Dietro ai fatti narrati da Valerie Plame Wilson si nasconde una vicenda che, malgrado la gravità della materia, ha toni nettamente farseschi. E’ vero che dall’ottobre 2001 il Sismi, allora diretto da Niccolò Pollari, trasmette alla Cia informazioni sull’uranio nigeriano destinato all’Iraq, informazioni raccolte da una sua fonte, una certa “Signora”, impiegata all’ambasciata del Niger a Roma, cautelandosi dietro la formula dell’“ipotesi”. Ma è anche vero che è in circolazione sullo stesso argomento un voluminoso dossier, messo insieme da Rocco Martino, ex carabiniere, ex collaboratore del Servizio segreto militare, con l’aiuto di un colonnello vice capocentro del Sismi fino al gennaio 2002 (quando va in pensione), e della sunnominata “Signora”. Un falso da cima a fondo, costruito in parte con fogli di carta intestata sottratti all’ambasciata, che Rocco Martino tenta di vendere a destra e a sinistra. Prima al capostazione della Cia a Roma, Jeff Castelli, che lo rifiuta sdegnosamente, poi, a Bruxelles ai servizi francesi e all’MI6 britannico, che dopo averlo esaminato lo respingono al mittente. Il dossier gira molto, ma tutti gli interpellati si rendono conto che è una “bufala”. Ma, rivela Valerie Plame, nel febbraio 2002 il vicepresidente Dick Cheney lo attribuì esplicitamente al Sismi. Mentre il Servizio segreto italiano doveva sapere, se lo sapevano tutti gli addetti ai lavori, che il dossier era un falso totale. Nato, perdipiù, nelle sue strette vicinanze.
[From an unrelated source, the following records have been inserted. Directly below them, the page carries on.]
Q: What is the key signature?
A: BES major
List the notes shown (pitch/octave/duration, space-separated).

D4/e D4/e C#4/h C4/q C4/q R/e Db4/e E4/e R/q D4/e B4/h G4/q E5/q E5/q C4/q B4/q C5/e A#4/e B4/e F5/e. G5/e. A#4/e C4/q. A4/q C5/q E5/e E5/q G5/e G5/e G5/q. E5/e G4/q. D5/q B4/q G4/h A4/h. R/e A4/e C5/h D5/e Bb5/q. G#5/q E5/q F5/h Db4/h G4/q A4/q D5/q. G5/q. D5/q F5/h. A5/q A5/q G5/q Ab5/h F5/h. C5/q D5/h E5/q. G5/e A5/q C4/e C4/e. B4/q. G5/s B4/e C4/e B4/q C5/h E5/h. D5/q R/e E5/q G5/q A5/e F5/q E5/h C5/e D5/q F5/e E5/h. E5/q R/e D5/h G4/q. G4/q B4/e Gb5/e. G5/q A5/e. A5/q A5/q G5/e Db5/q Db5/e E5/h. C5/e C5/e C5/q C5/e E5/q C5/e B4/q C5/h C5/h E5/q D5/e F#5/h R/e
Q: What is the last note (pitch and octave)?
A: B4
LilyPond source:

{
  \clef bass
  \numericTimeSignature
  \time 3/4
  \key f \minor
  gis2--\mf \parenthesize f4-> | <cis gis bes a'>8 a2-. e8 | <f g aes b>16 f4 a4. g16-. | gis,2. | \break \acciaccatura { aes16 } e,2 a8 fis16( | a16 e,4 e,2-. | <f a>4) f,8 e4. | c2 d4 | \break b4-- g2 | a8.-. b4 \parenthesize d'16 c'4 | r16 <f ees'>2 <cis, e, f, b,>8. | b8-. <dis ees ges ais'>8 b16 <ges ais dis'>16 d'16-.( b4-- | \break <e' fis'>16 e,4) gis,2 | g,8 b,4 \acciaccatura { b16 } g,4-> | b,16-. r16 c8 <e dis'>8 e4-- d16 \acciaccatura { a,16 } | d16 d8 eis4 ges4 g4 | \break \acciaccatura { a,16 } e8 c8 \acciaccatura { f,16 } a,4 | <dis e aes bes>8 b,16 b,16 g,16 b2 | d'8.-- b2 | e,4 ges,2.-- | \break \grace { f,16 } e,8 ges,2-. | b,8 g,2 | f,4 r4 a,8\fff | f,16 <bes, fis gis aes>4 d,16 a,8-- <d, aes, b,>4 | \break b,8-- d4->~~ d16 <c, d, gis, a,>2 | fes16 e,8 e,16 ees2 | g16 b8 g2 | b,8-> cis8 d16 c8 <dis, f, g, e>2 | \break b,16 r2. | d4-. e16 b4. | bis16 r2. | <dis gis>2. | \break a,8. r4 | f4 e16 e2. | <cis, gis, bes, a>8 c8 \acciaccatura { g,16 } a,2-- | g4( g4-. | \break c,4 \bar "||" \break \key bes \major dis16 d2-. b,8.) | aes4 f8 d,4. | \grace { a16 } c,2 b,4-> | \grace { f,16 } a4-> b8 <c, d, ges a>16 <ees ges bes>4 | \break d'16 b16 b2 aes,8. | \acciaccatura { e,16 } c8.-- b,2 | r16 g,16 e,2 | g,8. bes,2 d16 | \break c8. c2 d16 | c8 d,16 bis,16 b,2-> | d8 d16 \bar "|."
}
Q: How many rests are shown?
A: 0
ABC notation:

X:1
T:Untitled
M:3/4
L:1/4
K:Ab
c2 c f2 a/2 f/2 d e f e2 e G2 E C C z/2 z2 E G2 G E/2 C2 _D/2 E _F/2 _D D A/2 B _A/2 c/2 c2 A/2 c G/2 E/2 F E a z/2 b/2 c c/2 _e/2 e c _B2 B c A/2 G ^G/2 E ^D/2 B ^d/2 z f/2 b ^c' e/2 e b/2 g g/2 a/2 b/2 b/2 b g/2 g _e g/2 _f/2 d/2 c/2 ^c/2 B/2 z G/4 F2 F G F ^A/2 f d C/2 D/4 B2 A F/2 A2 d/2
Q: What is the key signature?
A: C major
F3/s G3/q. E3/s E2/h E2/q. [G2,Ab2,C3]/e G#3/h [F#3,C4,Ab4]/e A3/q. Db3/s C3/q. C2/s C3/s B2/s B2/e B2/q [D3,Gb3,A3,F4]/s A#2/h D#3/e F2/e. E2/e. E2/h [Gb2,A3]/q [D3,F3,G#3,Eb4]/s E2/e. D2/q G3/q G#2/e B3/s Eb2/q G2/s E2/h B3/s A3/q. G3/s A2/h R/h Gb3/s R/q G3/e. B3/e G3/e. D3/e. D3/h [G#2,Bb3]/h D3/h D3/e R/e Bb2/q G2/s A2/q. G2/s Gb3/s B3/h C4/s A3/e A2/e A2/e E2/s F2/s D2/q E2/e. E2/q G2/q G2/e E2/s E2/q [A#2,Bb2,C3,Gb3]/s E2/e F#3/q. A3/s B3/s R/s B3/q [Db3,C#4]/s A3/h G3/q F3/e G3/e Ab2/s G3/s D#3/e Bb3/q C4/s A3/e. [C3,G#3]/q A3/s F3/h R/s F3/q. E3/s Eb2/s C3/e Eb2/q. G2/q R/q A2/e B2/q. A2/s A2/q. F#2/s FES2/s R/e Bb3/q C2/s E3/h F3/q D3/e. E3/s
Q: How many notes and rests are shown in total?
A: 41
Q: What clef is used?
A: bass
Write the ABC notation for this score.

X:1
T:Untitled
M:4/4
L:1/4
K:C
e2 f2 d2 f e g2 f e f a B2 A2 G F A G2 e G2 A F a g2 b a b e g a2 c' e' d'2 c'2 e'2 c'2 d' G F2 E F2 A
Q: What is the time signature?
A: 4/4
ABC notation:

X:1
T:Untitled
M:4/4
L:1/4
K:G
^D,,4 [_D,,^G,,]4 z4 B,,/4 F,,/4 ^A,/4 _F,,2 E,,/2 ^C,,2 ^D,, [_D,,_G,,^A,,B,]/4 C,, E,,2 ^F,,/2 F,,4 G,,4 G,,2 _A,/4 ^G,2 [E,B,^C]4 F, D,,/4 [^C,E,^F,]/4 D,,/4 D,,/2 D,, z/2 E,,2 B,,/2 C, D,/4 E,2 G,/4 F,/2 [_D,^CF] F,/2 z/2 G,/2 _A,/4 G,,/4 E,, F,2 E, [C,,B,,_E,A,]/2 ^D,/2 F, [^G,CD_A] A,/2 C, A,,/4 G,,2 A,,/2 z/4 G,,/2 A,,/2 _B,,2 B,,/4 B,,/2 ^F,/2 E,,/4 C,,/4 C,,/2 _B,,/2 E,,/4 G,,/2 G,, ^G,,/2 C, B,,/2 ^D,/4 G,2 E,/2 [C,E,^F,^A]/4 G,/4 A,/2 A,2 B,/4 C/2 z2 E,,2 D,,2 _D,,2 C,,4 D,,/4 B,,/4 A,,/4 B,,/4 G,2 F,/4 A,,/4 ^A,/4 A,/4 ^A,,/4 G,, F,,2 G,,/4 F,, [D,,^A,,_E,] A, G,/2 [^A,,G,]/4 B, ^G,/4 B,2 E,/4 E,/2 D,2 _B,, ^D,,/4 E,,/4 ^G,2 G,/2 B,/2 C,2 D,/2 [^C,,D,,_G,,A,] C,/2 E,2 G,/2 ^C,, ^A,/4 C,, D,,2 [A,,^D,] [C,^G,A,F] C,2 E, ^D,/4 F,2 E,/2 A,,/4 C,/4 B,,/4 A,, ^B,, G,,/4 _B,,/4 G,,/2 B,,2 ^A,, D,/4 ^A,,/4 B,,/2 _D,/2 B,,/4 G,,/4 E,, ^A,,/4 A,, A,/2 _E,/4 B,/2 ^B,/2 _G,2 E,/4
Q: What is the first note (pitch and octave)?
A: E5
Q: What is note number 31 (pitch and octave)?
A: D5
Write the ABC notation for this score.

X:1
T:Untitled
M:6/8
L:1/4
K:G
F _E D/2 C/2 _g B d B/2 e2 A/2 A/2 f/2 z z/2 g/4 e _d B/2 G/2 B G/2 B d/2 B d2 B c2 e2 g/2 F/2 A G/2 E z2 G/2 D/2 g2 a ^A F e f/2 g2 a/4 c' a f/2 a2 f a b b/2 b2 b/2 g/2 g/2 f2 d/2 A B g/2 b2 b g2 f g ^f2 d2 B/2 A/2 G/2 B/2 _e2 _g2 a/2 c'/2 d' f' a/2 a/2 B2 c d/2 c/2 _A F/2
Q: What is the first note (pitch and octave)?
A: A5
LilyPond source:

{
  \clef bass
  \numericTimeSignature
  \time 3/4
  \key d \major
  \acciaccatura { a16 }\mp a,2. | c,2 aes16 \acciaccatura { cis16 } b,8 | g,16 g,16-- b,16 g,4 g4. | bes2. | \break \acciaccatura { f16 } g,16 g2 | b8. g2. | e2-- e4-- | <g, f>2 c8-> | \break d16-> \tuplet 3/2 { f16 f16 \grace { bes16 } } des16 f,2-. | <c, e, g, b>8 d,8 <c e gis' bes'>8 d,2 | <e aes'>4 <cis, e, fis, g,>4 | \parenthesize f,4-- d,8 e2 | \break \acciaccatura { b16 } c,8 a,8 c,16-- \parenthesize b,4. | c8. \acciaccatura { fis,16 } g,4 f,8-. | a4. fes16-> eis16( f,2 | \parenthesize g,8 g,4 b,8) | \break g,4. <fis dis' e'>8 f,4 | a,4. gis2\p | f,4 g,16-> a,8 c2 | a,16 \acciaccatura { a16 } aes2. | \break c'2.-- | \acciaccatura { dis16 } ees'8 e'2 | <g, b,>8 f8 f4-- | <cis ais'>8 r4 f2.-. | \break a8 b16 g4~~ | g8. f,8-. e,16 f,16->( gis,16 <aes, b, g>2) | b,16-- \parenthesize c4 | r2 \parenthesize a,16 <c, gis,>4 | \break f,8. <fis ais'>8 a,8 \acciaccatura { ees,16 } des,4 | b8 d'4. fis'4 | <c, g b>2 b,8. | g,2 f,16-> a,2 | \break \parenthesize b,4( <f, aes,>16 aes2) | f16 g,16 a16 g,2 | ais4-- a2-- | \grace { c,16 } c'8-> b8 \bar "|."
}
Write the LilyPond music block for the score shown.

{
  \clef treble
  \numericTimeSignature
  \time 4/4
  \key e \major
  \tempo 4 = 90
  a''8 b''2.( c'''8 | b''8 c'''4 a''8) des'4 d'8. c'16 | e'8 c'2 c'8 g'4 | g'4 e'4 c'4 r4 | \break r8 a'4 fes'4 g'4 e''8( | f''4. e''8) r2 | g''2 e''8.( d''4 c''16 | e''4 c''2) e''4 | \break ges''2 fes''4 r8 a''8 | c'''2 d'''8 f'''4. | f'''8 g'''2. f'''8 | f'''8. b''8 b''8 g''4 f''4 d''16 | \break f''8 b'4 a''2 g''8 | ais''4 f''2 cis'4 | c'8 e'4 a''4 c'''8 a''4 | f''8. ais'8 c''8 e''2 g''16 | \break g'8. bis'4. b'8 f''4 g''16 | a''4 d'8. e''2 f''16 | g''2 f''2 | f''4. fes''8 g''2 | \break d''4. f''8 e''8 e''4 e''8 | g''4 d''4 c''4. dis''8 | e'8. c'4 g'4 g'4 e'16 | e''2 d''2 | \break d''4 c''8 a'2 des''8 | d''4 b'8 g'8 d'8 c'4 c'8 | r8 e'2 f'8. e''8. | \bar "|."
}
Ricordiamo che l’“affare” della “torta” nigeriana, all’origine del disastroso conflitto iracheno, fu ricostruita attraverso un’inchiesta dei giornalisti di la Repubblica Carlo Bonini e Giuseppe D’Avanzo, e che Belphagor ne parlò su Polizia e Democrazia nel novembre 2005. Forse ora, dopo il libro della Plame – che la Cia ha visionato, censurandone alcune parti per motivi di sicurezza, e avallando così il resto - si avrà qualche risposta. Forse.